Darren Maskell Is A Woodlouse Trapped Under A Glass
Note: This review is from 2014
It was an unusual bit of marketing. Darren Maskell invited Chortle to review of his show at the Leicester comedy festival by sending links to a couple of one-star reviews he received last Edinburgh, which branded the show ‘abysmal’ and ‘mind-numbingly bad’.
His argument was that the student critics didn’t understand his ‘subversive’, ‘experimental’ comedy – and that it would take someone with wider experience of watching stand-up to fully understand what he was trying to do.
What he was trying to do was clearly ‘anti-comedy’. What he actually achieved in doing was ‘not comedy’ – rather a crucial difference.
The possibly Kafka-inspired story running through the show was that he found himself in the position of the titular woodlouse trapped underneath a glass.
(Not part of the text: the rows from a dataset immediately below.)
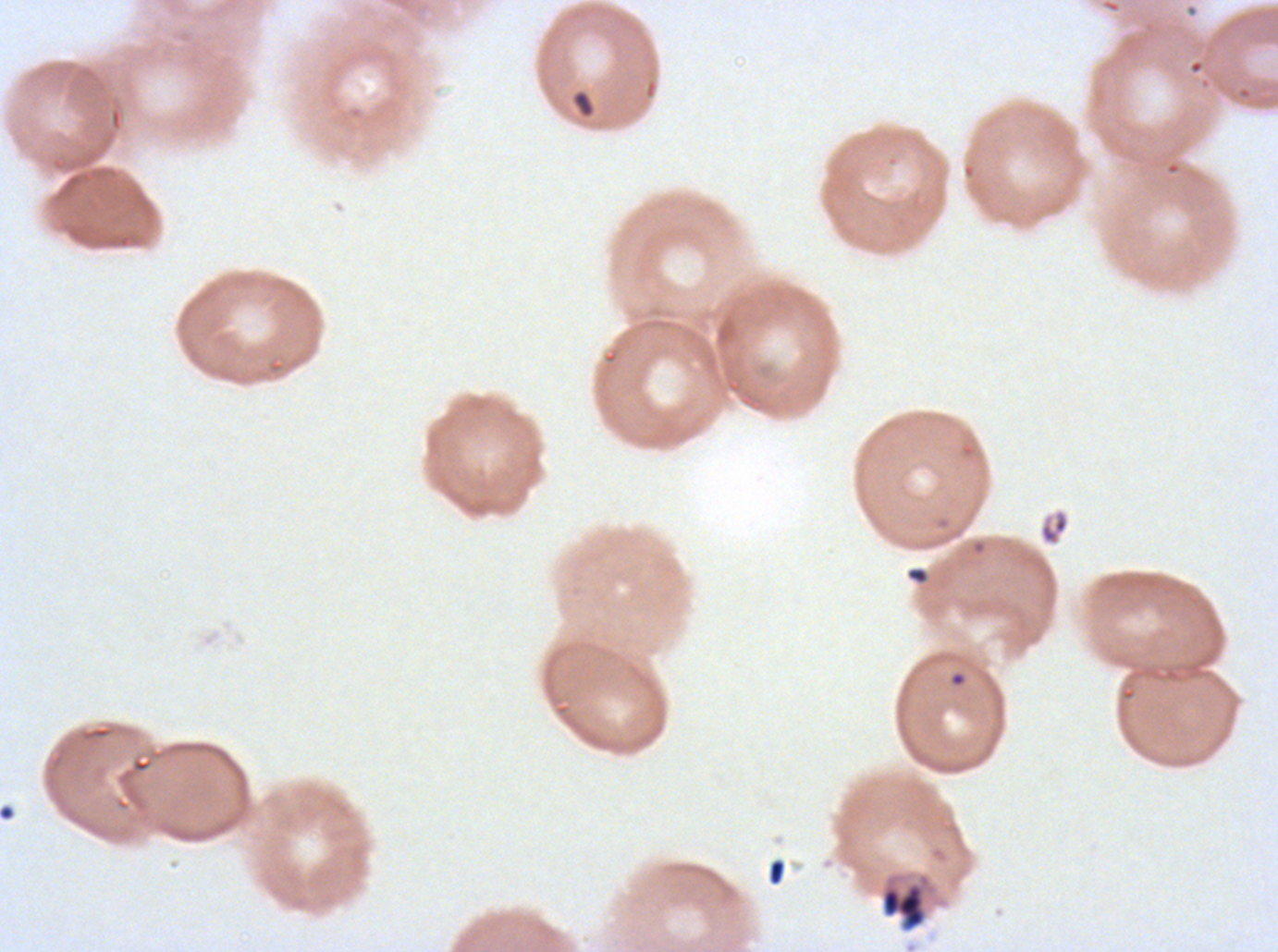

image_size: 1278×952 pixels
debris_locations: 'approximate bounding boxes as (x1, y1, x2, y2) in pixels: (571, 90, 596, 118), (1038, 508, 1070, 546), (905, 566, 930, 585), (767, 858, 787, 886), (879, 871, 939, 934)'
preparation: thin blood smear
field_of_view: sub-image separated from a larger composite
stain: Giemsa
specimen: ex-vivo P. falciparum culture from a patient in The Gambia, grown for 24 to 48 hoursPoint out each malaria parasite.
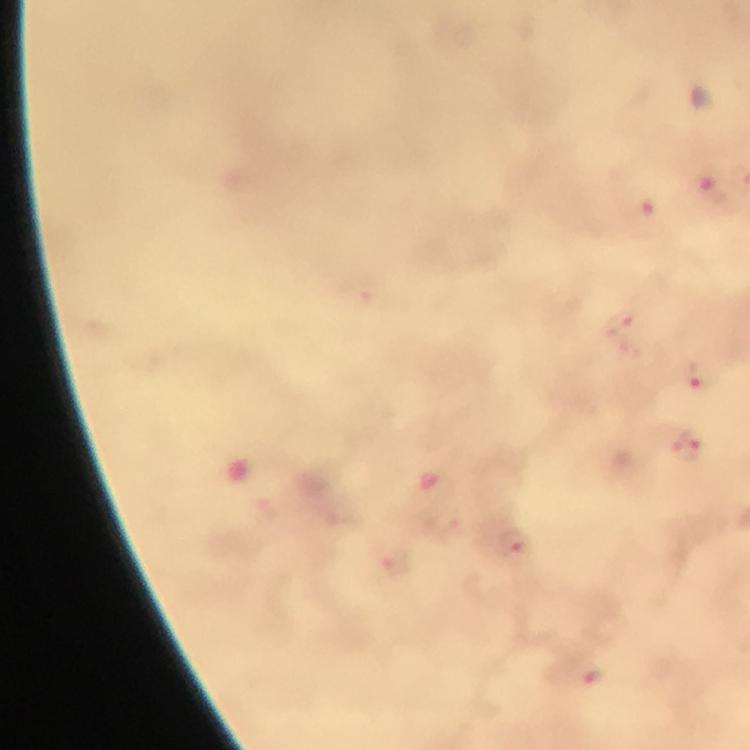

Approximate centers as {x, y} in pixels.
Malaria parasites: {712, 194}, {642, 212}, {624, 326}, {699, 377}, {687, 449}, {513, 540}, {395, 562}, {594, 677}.

Summary:
  - Stain: Giemsa
  - Magnification: 100x
  - Capture: smartphone camera through the microscope
  - Preparation: thick blood smear
  - Cropped from: a single field of view
  - Image size: 750×750 pixels
  - Immersion oil: used
  - Context: from a malaria diagnostic workup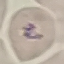

{
  "result": "no malaria parasites detected",
  "capture": "smartphone through the microscope eyepiece",
  "preparation": "thin blood film",
  "stain": "Giemsa",
  "image_type": "automatically extracted cell patch, resized to 64 × 64 pixels"
}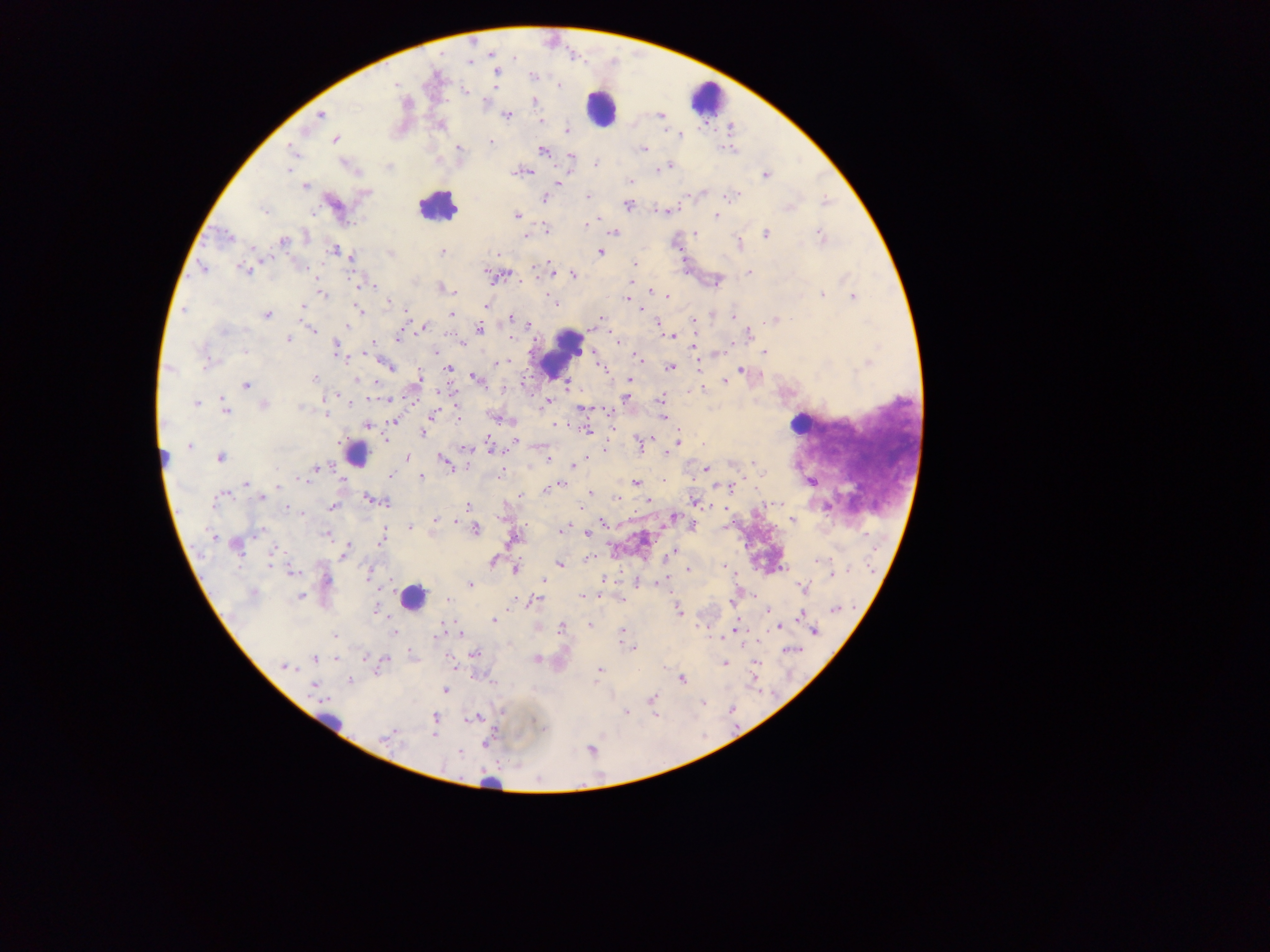

leukocyte locations = approximate centers as {x, y} in pixels: {706, 97}, {602, 108}, {437, 207}, {560, 351}, {799, 423}, {357, 457}, {413, 597}, {325, 723}, {491, 785}
preparation = thick blood smear
field of view = single
Plasmodium parasite locations = approximate centers as {x, y} in pixels: {514, 59}, {470, 62}, {495, 72}, {532, 76}, {395, 84}, {559, 85}, {465, 92}, {533, 103}, {320, 115}, {507, 115}, {661, 116}, {541, 122}, {568, 130}, {680, 135}, {335, 139}, {490, 142}, {459, 148}, {291, 149}, {644, 149}, {542, 150}, {571, 157}, {596, 163}, {669, 166}, {288, 170}, {658, 170}, {519, 172}, {765, 176}, {630, 181}, {558, 183}, {304, 186}, {366, 192}, {588, 196}, {545, 197}, {731, 197}, {824, 201}, {628, 206}, {789, 206}, {263, 210}, {517, 215}, {716, 216}, {585, 225}, {546, 230}, {614, 233}, {696, 233}, {765, 234}, {820, 234}, {306, 235}, {527, 235}, {228, 236}, {283, 241}, {739, 244}, {334, 251}, {442, 252}, {599, 253}, {390, 254}, {499, 254}, {351, 257}, {635, 264}, {202, 268}, {535, 268}, {244, 270}, {486, 272}, {748, 272}, {574, 275}, {359, 284}, {370, 286}, {442, 288}, {652, 292}, {454, 293}, {322, 294}, {822, 294}, {853, 296}, {668, 297}, {625, 299}, {552, 300}, {389, 302}, {555, 303}, {486, 306}, {303, 307}, {639, 308}, {184, 309}, {359, 311}, {406, 312}, {451, 314}, {267, 316}, {733, 317}, {511, 318}, {599, 319}, {775, 319}, {657, 321}, {693, 321}, {348, 325}, {529, 325}, {423, 328}, {313, 329}, {480, 329}, {224, 332}, {749, 333}, {670, 336}, {398, 338}, {511, 338}, {288, 340}, {618, 341}, {461, 343}, {335, 346}, {370, 346}, {695, 346}, {245, 351}, {435, 351}, {765, 353}, {363, 355}, {636, 357}, {206, 360}, {504, 362}, {499, 363}, {867, 364}, {390, 366}, {672, 367}, {170, 369}, {448, 369}, {741, 370}, {474, 377}, {315, 379}, {356, 380}, {417, 380}, {630, 380}, {726, 381}, {376, 383}, {246, 385}, {566, 385}, {701, 388}, {625, 398}, {661, 399}, {350, 401}, {549, 402}, {196, 403}, {264, 404}, {225, 409}, {581, 409}, {325, 414}, {432, 415}, {662, 417}, {458, 418}, {394, 420}, {556, 425}, {367, 426}, {587, 430}, {424, 432}, {678, 440}, {516, 441}, {639, 444}, {189, 446}, {492, 448}, {669, 453}, {220, 458}, {406, 458}, {549, 458}, {442, 459}, {753, 462}, {576, 464}, {315, 468}, {573, 468}, {706, 470}, {500, 474}, {390, 476}, {422, 477}, {299, 479}, {635, 483}, {247, 484}, {558, 485}, {278, 486}, {547, 489}, {589, 492}, {223, 495}, {520, 496}, {261, 497}, {617, 498}, {370, 499}, {385, 502}, {649, 502}, {695, 502}, {214, 503}, {468, 506}, {332, 507}, {289, 509}, {301, 514}, {674, 517}, {792, 520}, {436, 521}, {454, 521}, {602, 522}, {410, 527}, {475, 529}, {563, 530}, {259, 531}, {587, 534}, {327, 535}, {213, 537}, {380, 539}, {237, 547}, {273, 550}, {344, 554}, {672, 554}, {816, 561}, {494, 562}, {559, 564}, {270, 565}, {723, 566}, {515, 570}, {689, 570}, {292, 571}, {831, 576}, {326, 579}, {544, 580}, {470, 585}, {803, 588}, {583, 596}, {300, 597}, {448, 600}, {535, 601}, {376, 609}, {835, 610}, {678, 611}, {799, 616}, {494, 620}, {589, 625}, {779, 627}, {561, 628}, {622, 631}, {814, 631}, {393, 632}, {437, 635}, {335, 636}, {632, 648}, {475, 654}, {315, 659}, {335, 659}, {537, 659}, {725, 664}, {285, 666}, {599, 670}, {682, 679}, {350, 680}, {314, 687}, {445, 691}, {326, 698}, {653, 699}, {626, 712}, {434, 717}, {475, 718}, {433, 736}, {387, 737}, {486, 743}, {459, 752}
capture = mobile-phone photograph through a microscope
image size = 1270×952 pixels
country = Ghana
There was no greater meaning than this, or if there was it was beyond me, but between other scenes he would read monotonously and falteringly from his account. Where you might expect punchlines, Maskell instead delivered self-conscious throat-clearing, weary exhales and hesitant ums, all greeted with a a patient silence from the audience.
He seems to have a morbid fear of doing anything that might be construed as ‘entertaining’, crushing any idea with potential under the weight of his apathy. When he threatens to tap into a vein of absurdity with his party trick involving an audience volunteer and a bottle of Ribena, its glacial pace and painstakingly awkward execution quickly drains the initial promise.
That nothing goes right for him is presumably the joke. But when, for example, he struggles in vain to get his sizeable frame into a home-made woodlouse suit, any potential slapstick is hidden, as he turns his back to us. All we see is a sleeping bag wriggle.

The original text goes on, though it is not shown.